Questions fréquentes

Qu’est-ce qu’un short eat au Sri Lanka ?

Un petit en-cas salé, frit ou cuit au four, vendu à l’unité dans les salons de thé de quartier. Rolls, vadai, cutlets et patties en sont les représentants les plus courants.

Peut-on manger dans la rue au Sri Lanka sans risque ?

Oui, à condition de s’en tenir à ce qui est cuit chaud et consommé immédiatement, dans des stands fréquentés par les habitants.

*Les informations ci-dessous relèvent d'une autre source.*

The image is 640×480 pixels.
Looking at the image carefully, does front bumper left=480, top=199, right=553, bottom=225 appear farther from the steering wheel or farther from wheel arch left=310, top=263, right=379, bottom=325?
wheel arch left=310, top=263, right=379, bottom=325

Le risque augmente nettement avec les préparations froides restées en vitrine et les produits laitiers non réfrigérés.

Quelles sont les choses à éviter côté nourriture au Sri Lanka ?

Les short eats froids après le milieu d’après-midi, les gobelets de fruits prédécoupés, les boissons lactées des charrettes ambulantes, le poisson cru en bord de route, les crudités des stands informels et l’eau du robinet.

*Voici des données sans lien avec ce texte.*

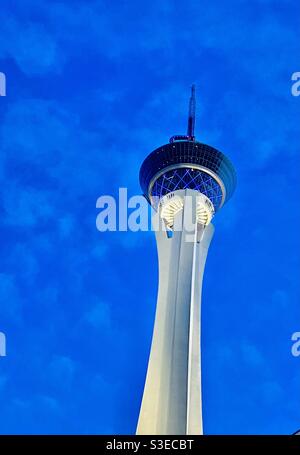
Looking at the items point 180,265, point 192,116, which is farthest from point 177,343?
point 192,116

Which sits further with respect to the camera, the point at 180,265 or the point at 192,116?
the point at 192,116

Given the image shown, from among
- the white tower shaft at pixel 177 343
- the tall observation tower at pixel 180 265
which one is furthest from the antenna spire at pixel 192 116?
the white tower shaft at pixel 177 343

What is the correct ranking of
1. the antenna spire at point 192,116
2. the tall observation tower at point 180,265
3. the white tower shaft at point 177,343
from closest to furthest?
the white tower shaft at point 177,343
the tall observation tower at point 180,265
the antenna spire at point 192,116

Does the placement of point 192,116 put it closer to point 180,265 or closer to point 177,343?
point 180,265

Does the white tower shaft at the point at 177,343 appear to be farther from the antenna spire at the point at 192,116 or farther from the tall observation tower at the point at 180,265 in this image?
the antenna spire at the point at 192,116

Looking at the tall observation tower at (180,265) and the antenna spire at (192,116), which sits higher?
the antenna spire at (192,116)

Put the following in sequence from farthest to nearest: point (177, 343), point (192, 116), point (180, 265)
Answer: point (192, 116), point (180, 265), point (177, 343)

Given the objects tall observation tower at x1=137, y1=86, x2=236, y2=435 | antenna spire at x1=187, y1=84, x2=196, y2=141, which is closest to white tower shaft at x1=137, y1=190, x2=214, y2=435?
tall observation tower at x1=137, y1=86, x2=236, y2=435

Combien coûte un en-cas de rue au Sri Lanka ?

Entre 40 et 150 roupies pièce, soit environ 0,10 à 0,40 €. Un repas complet dans un kade tourne autour de 200 à 400 roupies, moins d’un euro. Fourchettes indicatives, à confirmer sur place.

Quel est le plat de rue le plus typique du Sri Lanka ?

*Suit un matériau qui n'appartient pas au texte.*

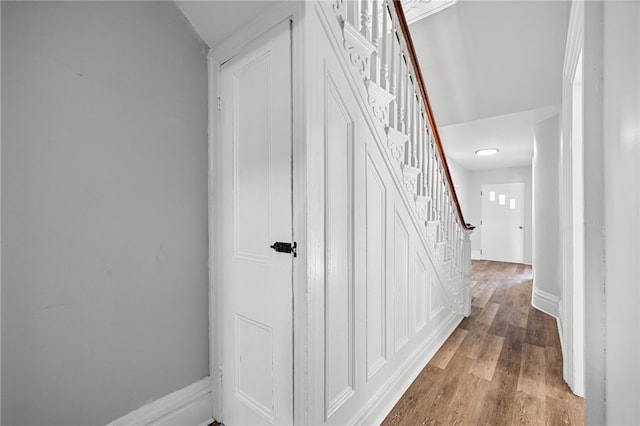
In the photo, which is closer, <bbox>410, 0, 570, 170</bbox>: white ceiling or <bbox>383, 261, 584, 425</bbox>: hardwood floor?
<bbox>383, 261, 584, 425</bbox>: hardwood floor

Le kottu roti : du pain roti haché à la lame sur une plaque brûlante avec légumes, œuf et épices. Il se mange le soir et s’entend avant de se voir.

La street food sri-lankaise est-elle très épicée ?

Certaines choses le sont — les cutlets, l’achcharu, le lunu miris. D’autres pas du tout : le pol roti et les vegetable rolls restent doux. Demandez avant de commander ; le mot à connaître est sarai.

Peut-on manger végétarien dans la rue au Sri Lanka ?

Facilement. Vegetable rolls, vadai et pol roti sont végétariens par défaut. La seule vigilance concerne le Maldive fish, un thon séché qui se cache dans certains sambols et currys de légumes.

À quelle heure la street food est-elle la plus fraîche ?

Le matin entre 7 h et 10 h, quand la première fournée sort de la friture, et à nouveau vers l’heure du thé dans les bons kades. Le soir, les préparations sont cuites à la commande, donc également sûres.

Quelle différence entre le roti sri-lankais et le roti indien ?

Le pol roti sri-lankais contient de la noix de coco râpée fraîche, ce qui lui donne une texture épaisse et rustique inconnue en Inde. Le godamba roti, lui, descend du paratha de l’Inde du Sud : pâte étirée à la main, feuilletée et grasse.

Faut-il marchander le prix dans un stand de nourriture ?

Non. Les prix des kades sont fixes et marchander la nourriture est perçu comme impoli. Ce n’est pas une pratique culturelle au Sri Lanka.